Occorre tentare la mediazione prima di disporre la chiamata in causa della Compagnia Assicuratrice della struttura sanitaria. Il fatto che la parte abbia già esperito la mediazione prima di proporre il giudizio non esclude l'obbligo e la rinnovazione della mediazione che deve coinvolgere le parti del processo al fine di garantire le più elevate possibilità conciliative.

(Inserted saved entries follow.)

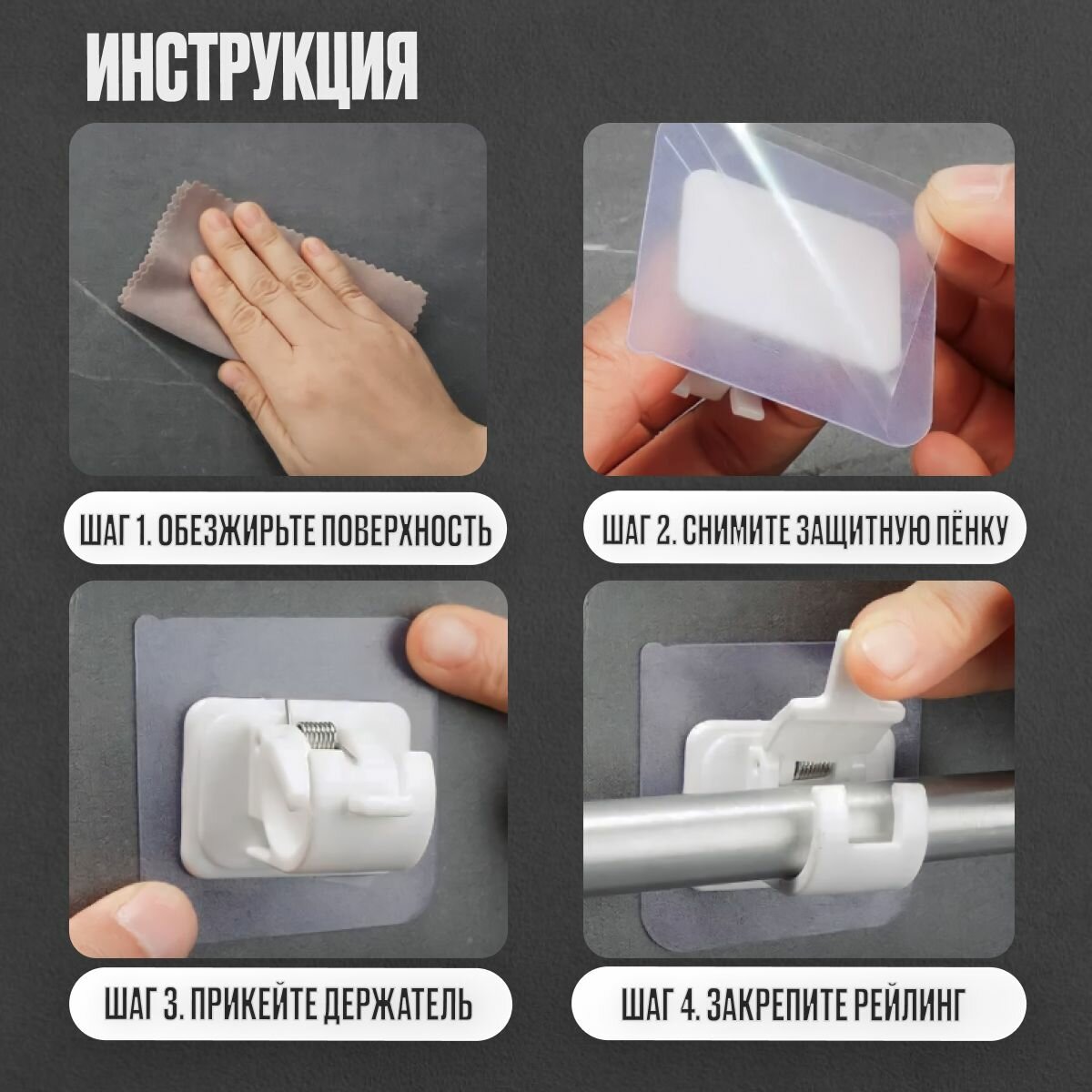 ИНСТРУКЦИЯ

ШАГ 1. ОБЕЗЖИРЬТЕ ПОВЕРХНОСТЬ

ШАГ 2. СНИМИТЕ ЗАЩИТНУЮ ПЁНКУ

ШАГ 3. ПРИКЕЙТЕ ДЕРЖАТЕЛЬ

ШАГ 4. ЗАКРЕПИТЕ РЕЙЛИНГ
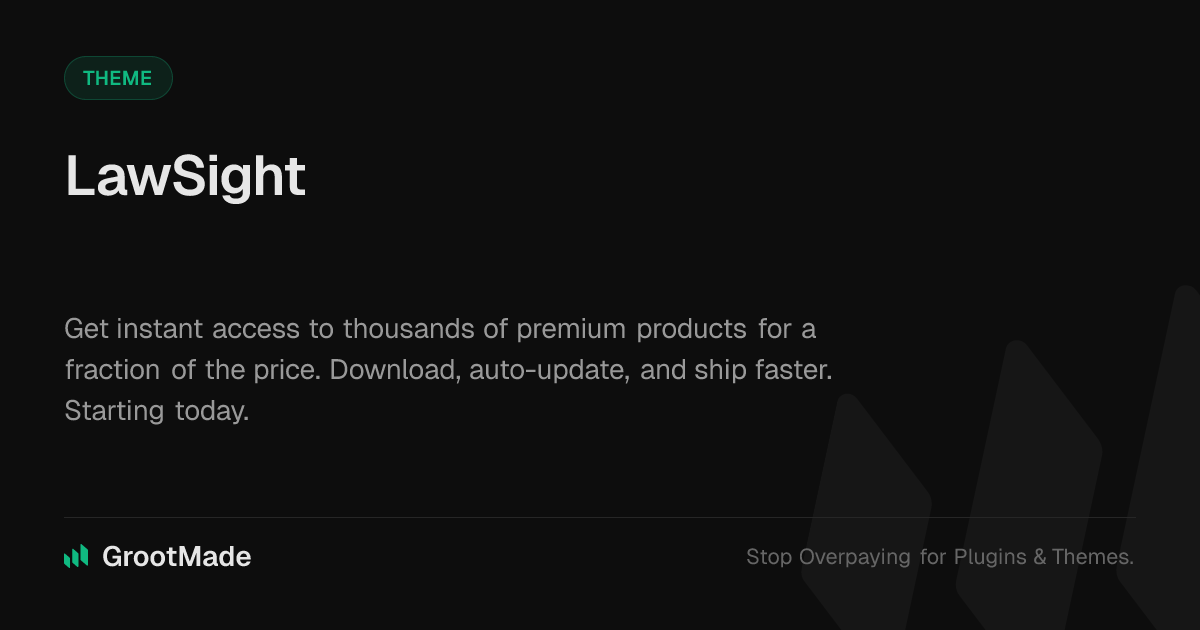 THEME

LawSight

Get instant access to thousands of premium products for a fraction of the price. Download, auto-update, and ship faster. Starting today.

GrootMade

Stop Overpaying for Plugins & Themes.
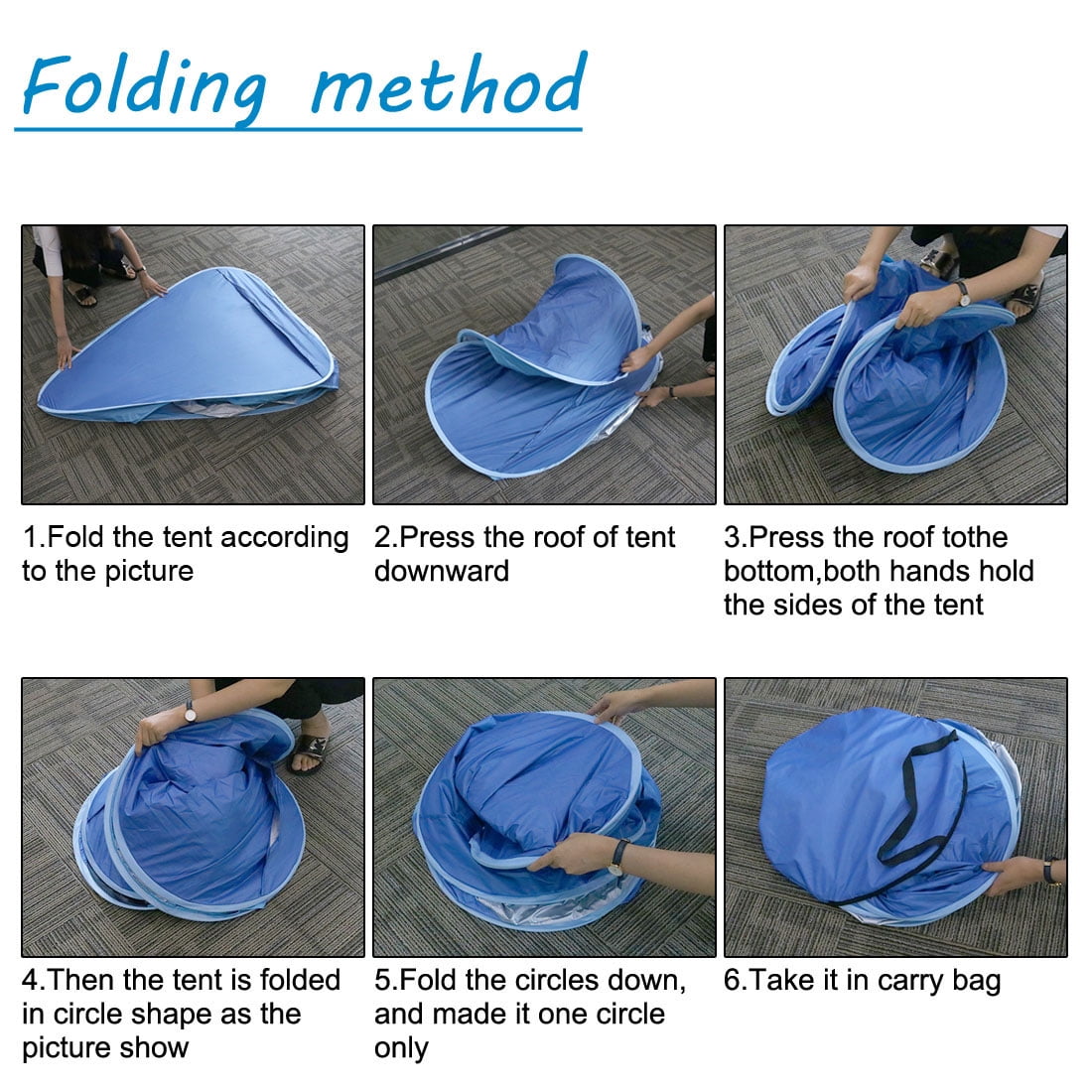 Folding method

1.Fold the tent according to the picture

2.Press the roof of tent downward

3.Press the roof tothe bottom,both hands hold the sides of the tent

4.Then the tent is folded in circle shape as the picture show

5.Fold the circles down, and made it one circle only

6.Take it in carry bag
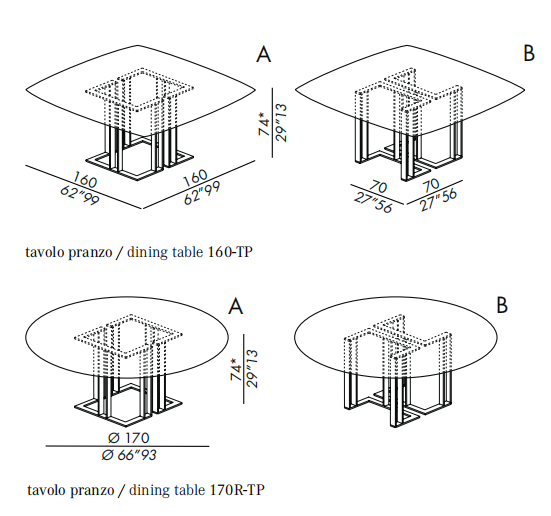 A

74*
29"13

160
62"99

160
62"99

B

70
27"56

70
27"56

tavolo pranzo / dining table 160-TP

A

74*
29"13

Ø 170
Ø 66"93

B

tavolo pranzo / dining table 170R-TP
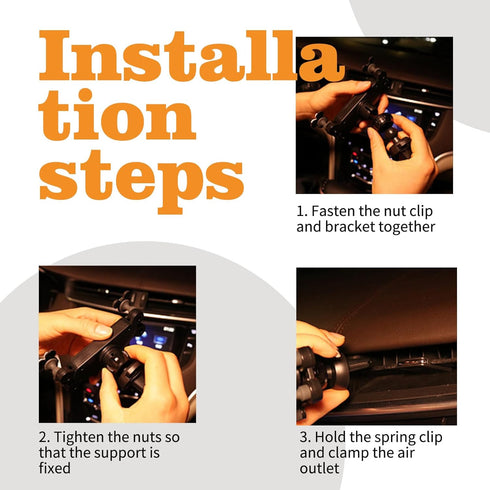 Installa
tion
steps

1. Fasten the nut clip and bracket together

2. Tighten the nuts so that the support is fixed

3. Hold the spring clip and clamp the air outlet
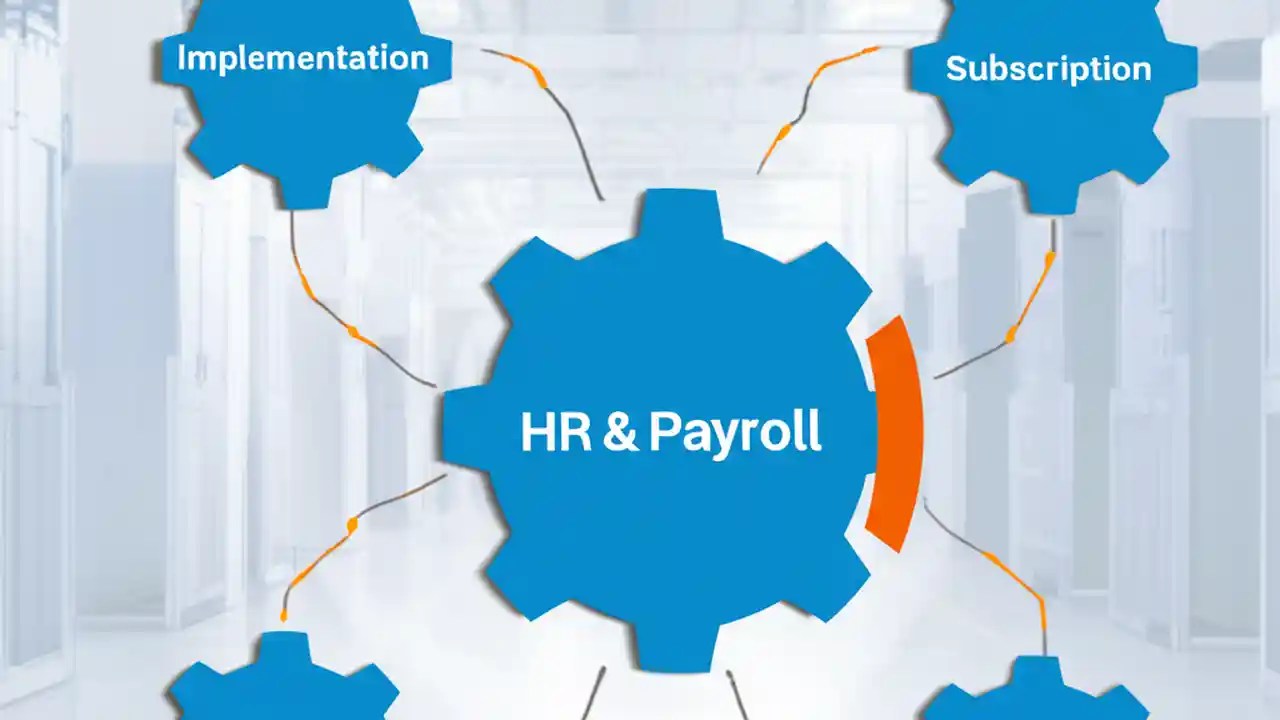 Implementation

Subscription

HR & Payroll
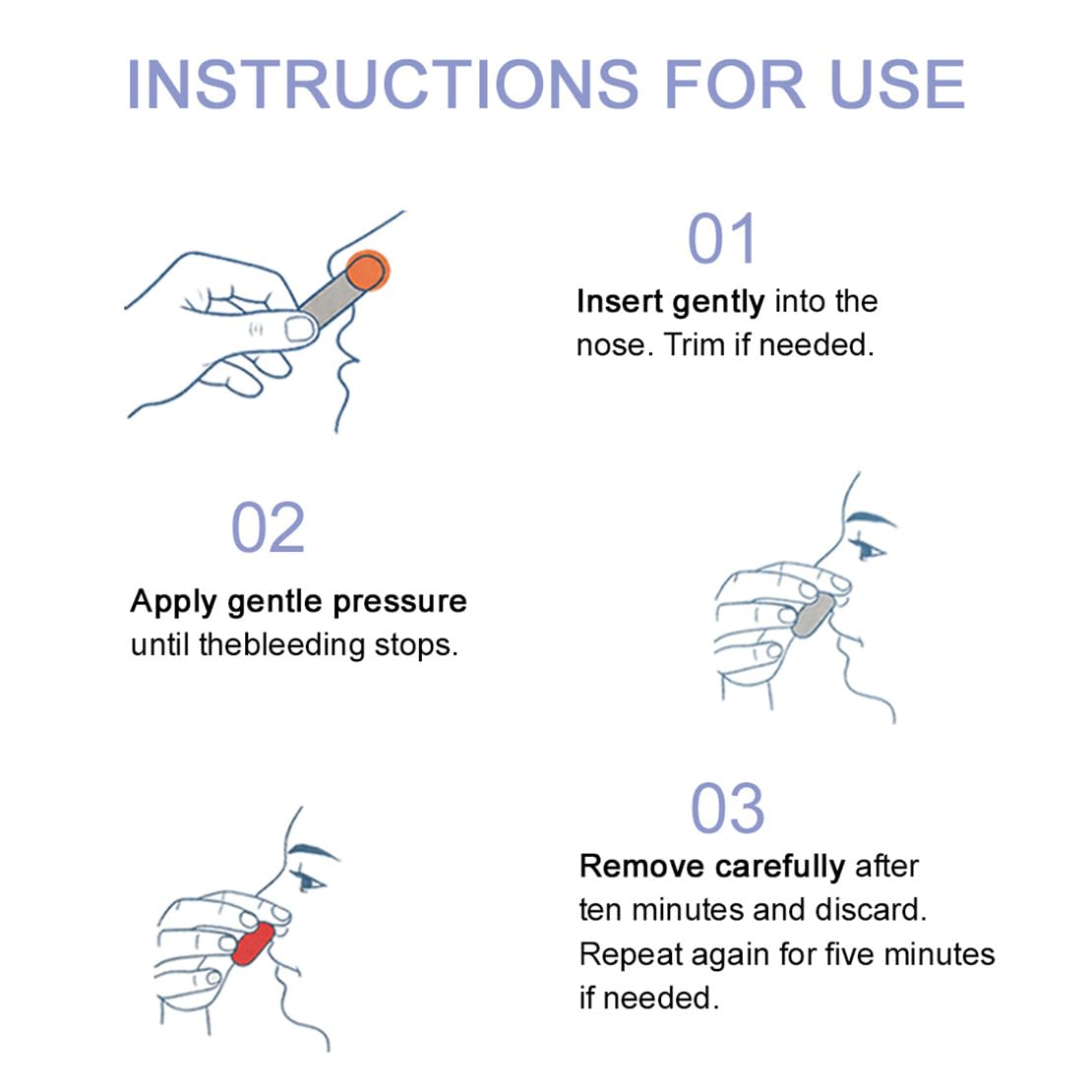 INSTRUCTIONS FOR USE

01

Insert gently into the nose. Trim if needed.

02

Apply gentle pressure until thebleeding stops.

03

Remove carefully after ten minutes and discard. Repeat again for five minutes if needed.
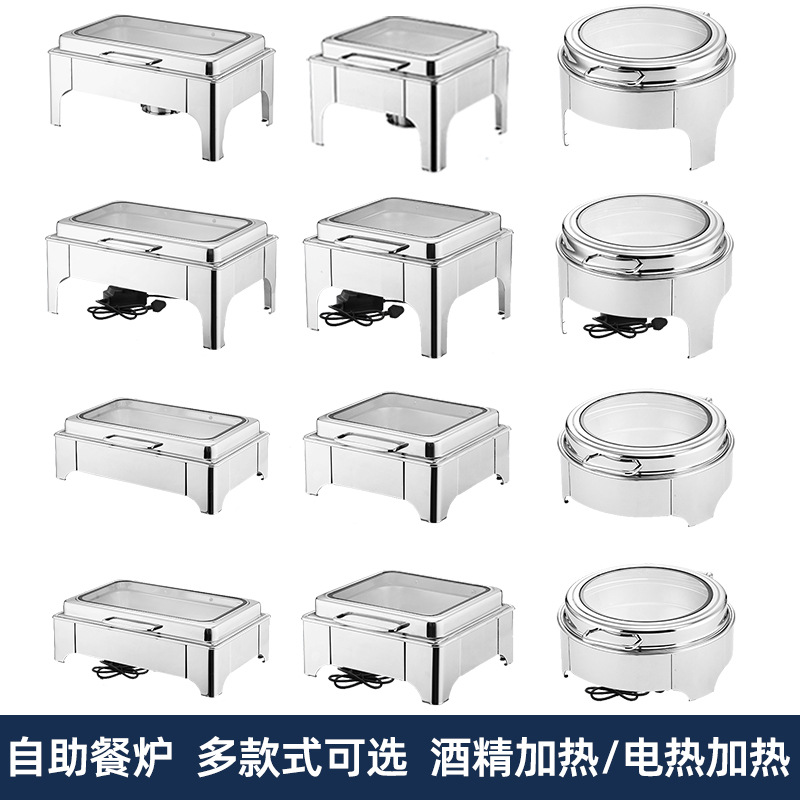 自助餐炉 多款式可选 酒精加热/电热加热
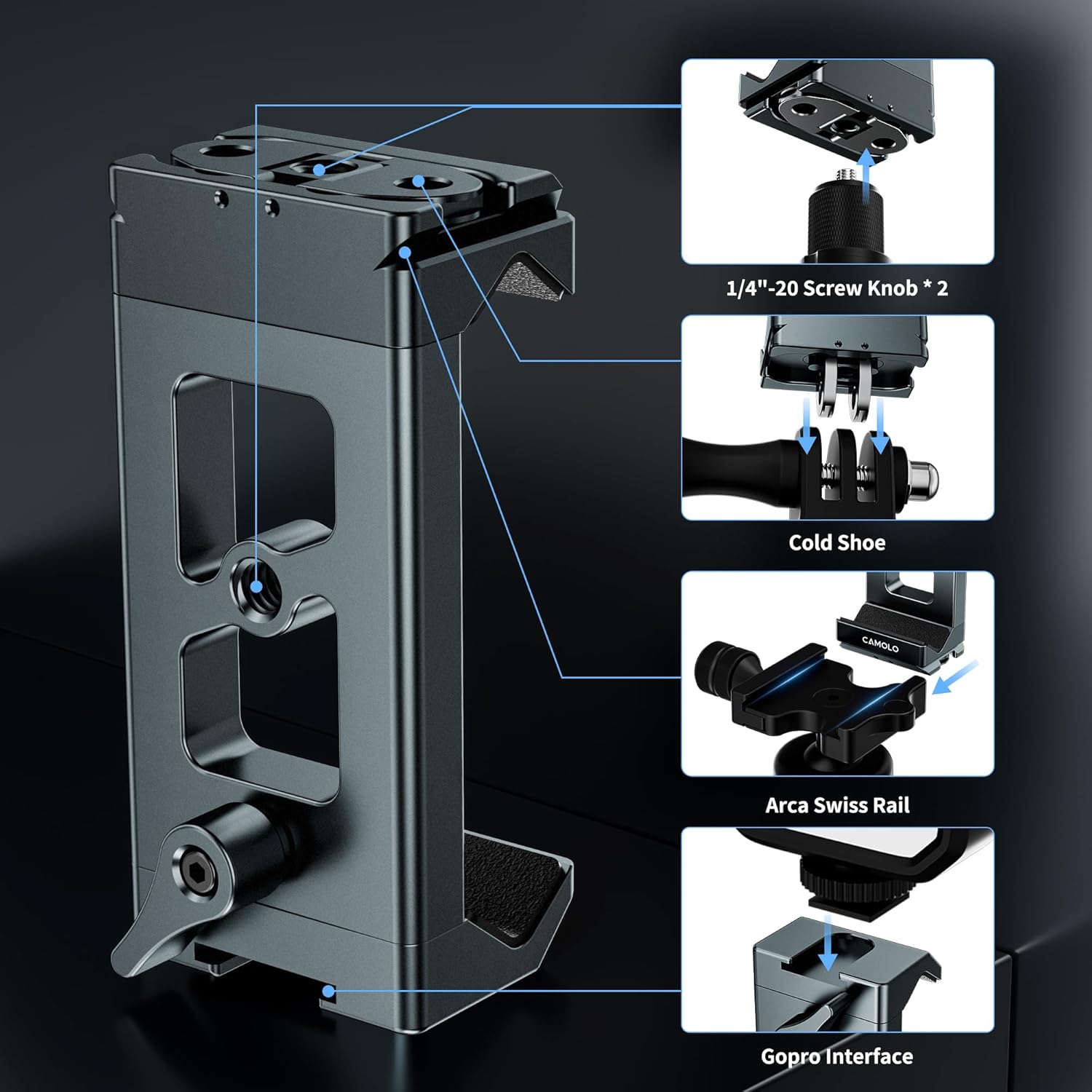 1/4"-20 Screw Knob * 2

Cold Shoe

CAMOLO

Arca Swiss Rail

Gopro Interface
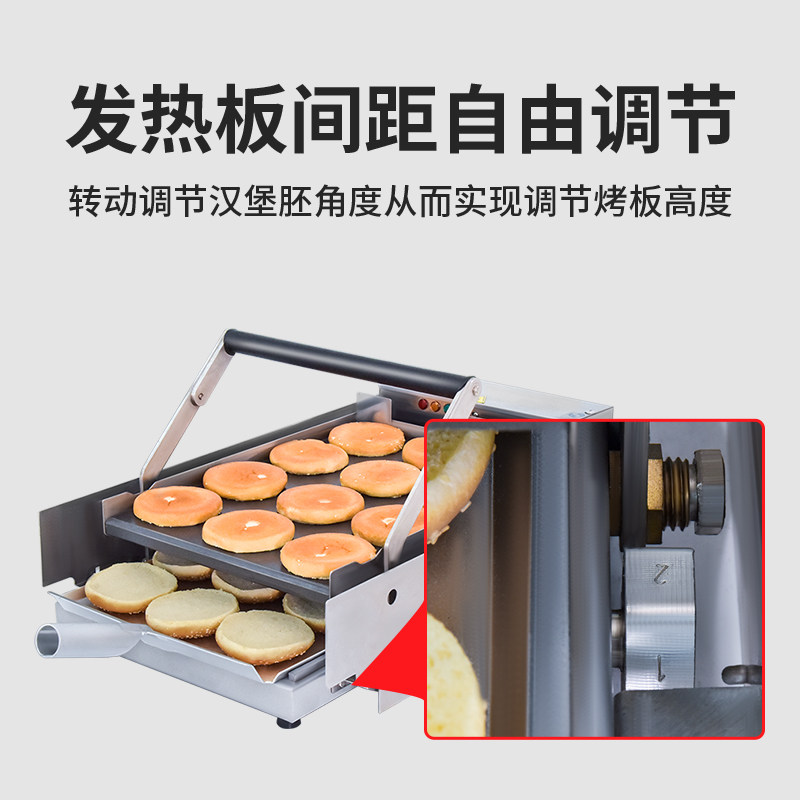 发热板间距自由调节

转动调节汉堡胚角度从而实现调节烤板高度

2

1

Tale principio, condivisibile in pieno a parere dello scrivente, è stato posto alla base dell'ordinanza del tribunale di Verona - Giudice estensore Dr. Vaccari-  in un processo per malpractice medica .

Il Magistrato estensore del provvedimento dato atto del contrasto giurisprudenziale e dottrinale  esistente in atto circa l'applicabilità o meno della mediazione quale condizione di procedibilità anche di quelle domande fatte valere nel corso del processo dal convenuto e da eventuali terzi chiamati in garanzia,  interpreta la vexata quaestio in senso favorevole alla mediazione, ovvero statuendo che la condizione di procedibilità si applica sia alle domande proposte da parte attrice, ma anche alla chiamata del terzo fondata sul rapporto contrattuale assicurativo.

Tale orientamento sposa appieno la ratio delle legge sulla mediazione la quale si ispira alla libertà di forma e non è legata in alcun modo a vincoli e preclusioni civil-processualistiche.

Ovvero parte istante ha il dovere di invitare al tavolo negoziale TUTTE le parti che sono utili e conducenti ai fini di un eventuale accondo negoziato conciliativo.

Nel caso de quo nessun genere di accordo conciliativo si sarebbe potuto  trovare, posto che l'assenza al tavolo negoziale di un "attore" essenziale quale la Compagnia Assicuratrice della Struttura Sanitaria avrebbe precluso alcun genere di trattativa.